Depuis plus de 25 ans, Paul Savoie se consacre à l’écriture et suit de près le processus de création des écrivains francophones de l’Ontario, de l’Acadie et de l’Ouest canadien.

Comme il aime savoir ce que ses collègues-auteurs pensent de l’acte de création littéraire, Savoie a décidé de les interroger, de gratter derrière la surface, d’essayer de comprendre ce qui motive un écrivain, ce qui définit sa démarche. Il a interrogé 20 personnes et a publié le fruit de ces entretiens dans un ouvrage intitulé Acte de création.

Dans une chronique comme celle-ci, je ne peux évidemment pas résumer ce que chacune des 20 personnes a dit. Je choisis volontairement de vous présenter quelques bribes d’information sur les 7 écrivaines et écrivains torontois qui figurent au menu des entretiens «savoyens». On y apprend des choses fort intéressantes, notamment que Pierre Léon a toujours considéré l’écriture d’un poème, d’un conte, d’une nouvelle ou d’un récit comme «une activité ludique.

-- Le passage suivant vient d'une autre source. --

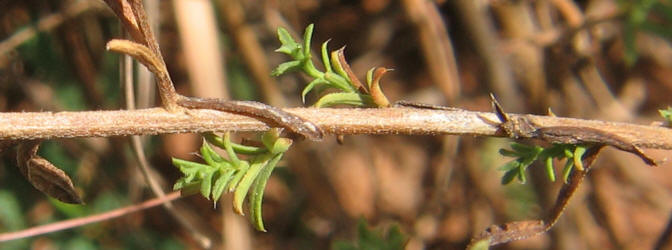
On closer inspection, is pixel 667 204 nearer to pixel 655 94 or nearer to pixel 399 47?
pixel 655 94

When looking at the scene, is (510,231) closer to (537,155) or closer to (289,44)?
(537,155)

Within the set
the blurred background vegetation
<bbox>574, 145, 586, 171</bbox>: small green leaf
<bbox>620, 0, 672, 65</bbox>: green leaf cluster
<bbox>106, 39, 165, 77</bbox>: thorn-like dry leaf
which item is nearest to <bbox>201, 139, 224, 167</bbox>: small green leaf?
<bbox>106, 39, 165, 77</bbox>: thorn-like dry leaf

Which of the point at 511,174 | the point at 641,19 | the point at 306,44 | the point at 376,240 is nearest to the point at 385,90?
the point at 641,19

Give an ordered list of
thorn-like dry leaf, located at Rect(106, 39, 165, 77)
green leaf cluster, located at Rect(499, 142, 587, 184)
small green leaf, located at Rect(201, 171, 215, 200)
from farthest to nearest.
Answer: green leaf cluster, located at Rect(499, 142, 587, 184)
small green leaf, located at Rect(201, 171, 215, 200)
thorn-like dry leaf, located at Rect(106, 39, 165, 77)

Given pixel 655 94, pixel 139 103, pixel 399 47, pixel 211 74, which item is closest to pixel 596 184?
pixel 655 94

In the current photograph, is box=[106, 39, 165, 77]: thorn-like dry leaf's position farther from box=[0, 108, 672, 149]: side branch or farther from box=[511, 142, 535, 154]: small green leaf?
box=[511, 142, 535, 154]: small green leaf

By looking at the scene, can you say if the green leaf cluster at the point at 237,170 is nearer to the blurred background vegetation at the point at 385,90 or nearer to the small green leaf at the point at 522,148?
the small green leaf at the point at 522,148

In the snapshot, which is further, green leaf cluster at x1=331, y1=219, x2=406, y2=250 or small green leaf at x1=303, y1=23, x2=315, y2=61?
green leaf cluster at x1=331, y1=219, x2=406, y2=250

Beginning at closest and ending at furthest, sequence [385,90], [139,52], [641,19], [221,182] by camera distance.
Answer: [139,52] < [221,182] < [641,19] < [385,90]
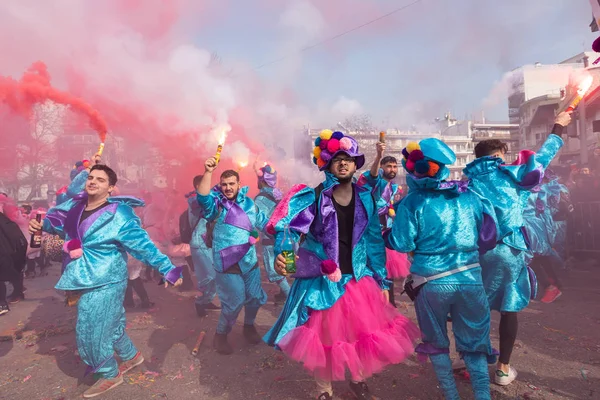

Oserai-je dire: secondaire, même si, plus tard, elle devait devenir primordiale.»

Léon avoue ne s’être jamais pris au sérieux (sa mère l’accusait d’être un incorrigible taquin) et cela lui a permis de survivre à «la jungle universitaire où tant de gens ne sont vraiment pas rigolos». Pour les gens qui se souviennent des chroniques Humour en coin ou qui lisent Grain de sel, il n’est pas surprenant d’entendre l’auteur affirmer que «l’humour et sa cousine, l’ironie, sont des armes plus efficaces que toute diatribe».

Antonio D’Alfonso a publié en italien, en français et en anglais, ce qui lui a permis de poser un regard assez sévère sur l’avenir du Canada.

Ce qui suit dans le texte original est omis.